Exercise: Please rewrite the stretch of entries from the line containing "From farthest to closest, arrange" through the end of the entries, substituting "sort" for "arrange" and leaving everything else unchanged.

Spatial reasoning question data
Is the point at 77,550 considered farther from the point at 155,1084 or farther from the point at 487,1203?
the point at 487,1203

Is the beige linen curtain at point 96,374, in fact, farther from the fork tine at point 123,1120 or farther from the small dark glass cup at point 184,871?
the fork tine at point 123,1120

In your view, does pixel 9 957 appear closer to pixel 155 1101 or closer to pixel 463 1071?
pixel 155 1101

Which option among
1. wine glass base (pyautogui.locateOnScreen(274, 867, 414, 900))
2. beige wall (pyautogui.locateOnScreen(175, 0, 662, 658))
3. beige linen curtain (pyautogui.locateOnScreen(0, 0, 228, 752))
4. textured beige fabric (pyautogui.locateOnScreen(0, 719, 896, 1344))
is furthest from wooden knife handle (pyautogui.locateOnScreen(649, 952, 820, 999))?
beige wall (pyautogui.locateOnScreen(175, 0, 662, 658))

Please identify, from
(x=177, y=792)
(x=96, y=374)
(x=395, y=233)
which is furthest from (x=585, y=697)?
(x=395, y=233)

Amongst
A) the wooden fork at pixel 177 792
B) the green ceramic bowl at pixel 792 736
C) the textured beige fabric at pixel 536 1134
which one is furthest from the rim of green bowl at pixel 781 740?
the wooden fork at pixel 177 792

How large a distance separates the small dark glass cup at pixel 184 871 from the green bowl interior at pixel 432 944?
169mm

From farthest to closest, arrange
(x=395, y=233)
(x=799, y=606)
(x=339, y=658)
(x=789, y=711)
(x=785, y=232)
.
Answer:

Output for this exercise:
From farthest to closest, sort
(x=395, y=233)
(x=799, y=606)
(x=339, y=658)
(x=789, y=711)
(x=785, y=232)
.
Answer:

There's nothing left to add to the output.